While many tax deductions require taxpayers to itemize their deductions on Schedule A of their tax return, certain education-related deductions are available above-the-line. These above-the-line deductions are subtracted directly from your gross income, reducing your adjusted gross income (AGI) and, subsequently, your taxable income.

However, there have been some changes in recent years to these above-the-line deductions. For example, Form 8917, which allowed taxpayers to deduct up to $4,000 from taxable income, is now a thing of the past — this “Tuition and Fees Deduction” expired on December 31, 2020.

This repeal is effective for years 2021 and later, which means qualified fees paid in the calendar years 2018, 2019, and 2020 may still be eligible. As an alternative to this deduction, taxpayers may want to consider investing in a 529, or “Qualified Tuition” Plan, which we discussed in more detail recently on this blog.

Can you claim education expenses without a 1098-T?

A 1098-T is a tax form that educational institutions provide to eligible students, as well as the Internal Revenue Service (IRS). The purpose of the form is to report the amount of qualified educational expenses paid by the student during the tax year.

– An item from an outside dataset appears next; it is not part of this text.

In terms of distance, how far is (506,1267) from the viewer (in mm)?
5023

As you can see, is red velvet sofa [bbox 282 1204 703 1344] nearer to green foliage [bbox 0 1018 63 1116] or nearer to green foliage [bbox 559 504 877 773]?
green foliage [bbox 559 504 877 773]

While the information on the 1098-T helps determine eligibility, it is not required when claiming education-related tax benefits — as long as you have accurate records of your qualified expenses.

It would be best to keep receipts, bills, tuition statements, and other relevant documentation supporting your claim. When preparing your tax return, you can use these records to calculate the total amount of qualified education expenses you paid during the tax year.

Not having a Form 1098-T can make the process more challenging, but it does not necessarily mean you cannot still claim your expenses.

However, you must ensure that the expenses you claim meet the IRS requirements for eligible education tax benefits. If you have any uncertainties or questions, consider seeking advice from tax professionals (like us!) to ensure you take advantage of all eligible tax benefits accurately and within tax regulations.